----- Data section -----
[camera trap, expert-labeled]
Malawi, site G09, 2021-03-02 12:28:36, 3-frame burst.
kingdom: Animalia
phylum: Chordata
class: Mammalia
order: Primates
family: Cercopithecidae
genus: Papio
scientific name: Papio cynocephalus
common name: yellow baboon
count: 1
-----
Problem description: Would you give the entries back word for word?

Response to this exercise:
[camera trap, expert-labeled]
Malawi, site G09, 2021-03-02 12:28:36, 3-frame burst.
kingdom: Animalia
phylum: Chordata
class: Mammalia
order: Primates
family: Cercopithecidae
genus: Papio
scientific name: Papio cynocephalus
common name: yellow baboon
count: 1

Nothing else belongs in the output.